Just like in the slingshot world, most knifemakers simply offer whatever came off the bench this week. However, there are a good many makers who will work with a customer to deliver whatever the customer's heart desires. Sometimes it's just different handle material combinations, but othertimes it can be a full scratch build, from a sketch or a description.

I must admit, though I used to do that when I made knives, I myself have little appetite for custom slingshot requests I used to charge upto a few hundred pounds for a knife and that would pay for quite a few hours of design work. There's not many slingshot shooters who'd spend that kind of money.
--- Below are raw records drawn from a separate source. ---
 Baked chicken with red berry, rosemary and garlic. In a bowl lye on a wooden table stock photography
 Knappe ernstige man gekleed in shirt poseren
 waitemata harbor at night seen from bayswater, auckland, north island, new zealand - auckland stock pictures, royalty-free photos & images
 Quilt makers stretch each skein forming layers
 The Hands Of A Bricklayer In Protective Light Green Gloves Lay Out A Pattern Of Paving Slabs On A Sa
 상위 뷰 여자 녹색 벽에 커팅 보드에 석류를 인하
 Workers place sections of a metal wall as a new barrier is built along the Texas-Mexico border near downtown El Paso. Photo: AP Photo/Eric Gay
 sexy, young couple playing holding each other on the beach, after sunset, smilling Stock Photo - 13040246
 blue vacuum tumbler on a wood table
So for now, I satisfy myself with the monotony of a single standard board cut template interspersed with occasional flights of personal fantasy.

But surely there are makers out there who would relish the challenge of fulfilling a client request and perhaps being taken in a new direction just for the fun of it?
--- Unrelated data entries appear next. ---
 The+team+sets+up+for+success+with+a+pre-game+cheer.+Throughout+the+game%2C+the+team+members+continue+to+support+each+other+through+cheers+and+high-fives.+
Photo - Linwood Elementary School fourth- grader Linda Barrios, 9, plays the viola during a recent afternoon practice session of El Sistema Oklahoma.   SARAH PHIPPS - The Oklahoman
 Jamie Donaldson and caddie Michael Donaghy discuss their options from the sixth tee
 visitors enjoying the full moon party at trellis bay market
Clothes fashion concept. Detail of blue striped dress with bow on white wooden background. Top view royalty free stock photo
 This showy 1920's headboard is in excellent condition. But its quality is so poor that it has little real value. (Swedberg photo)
It'd be really interesting if there were experienced shooters, makers or designers who had clear ideas about what they wanted but lacked the time to complete all their projects.

So, who's already known to us and who'd like to take up the challenge?


----------



## USASlingshot (Feb 25, 2010)

If a customer wants a special design made Devan and I would gladly make it up for them. If they want it out of a special material we can look for that and try to satisfy there needs and wants. I would also love make a few 1 offs using special materials and such.


----------



## harpersgrace (Jan 28, 2010)

Back in the day I knew a number of custom sword makers, they all gave it up. They found that no matter how closely they followed the customers requests there seemed to always be something wrong, it didn't feel right, it didn't look right, etc. or the customer would constantly change the design during the process and the project would end up taking three times the alloted time....perheps this wouldn't happen with slingshots, I don't know, but I doubt it would be much different, perhaps with in the community it would be less but once you move out to the general public it would probably be just as bad.


----------



## ZDP-189 (Mar 14, 2010)

You have to leave the maker a bit of leeway to improvise unless you really know your stuff or are working from an existing precedent.


----------



## Sam (Jul 5, 2010)

Martin, also an extremely talented knife-maker, has made some beautiful bespoke slingshots.


----------



## USASlingshot (Feb 25, 2010)

I think that Making a custom ss for someone who knows nothing would be the hardest thing. But I would love the challenge







and there is no doubt many people are up to it also


----------



## Sam (Jul 5, 2010)

USASlingshot said:


> I think that Making a custom ss for someone who knows nothing would be the hardest thing. But I would love the challenge
> 
> 
> 
> ...


Aye, but starting out with a custom item is never a good idea, I mean if you want to start shooting rifles you don't go and buy the most expensive rifle out there, tailored to your specifications; that would be nonsensical as you wouldn't know what you want from your rifle or even that you enjoy rifle shooting!


----------



## USASlingshot (Feb 25, 2010)

deffinitly. i was just trying to make a point


----------



## Sam (Jul 5, 2010)

USASlingshot said:


> deffinitly. i was just trying to make a point


Yah, I was agreeing with ya buddy!


----------



## ZDP-189 (Mar 14, 2010)

Last night I just finished my half of a custom collaboration with Baumstamm, where I traded a core for The Shootist for one of his naturals.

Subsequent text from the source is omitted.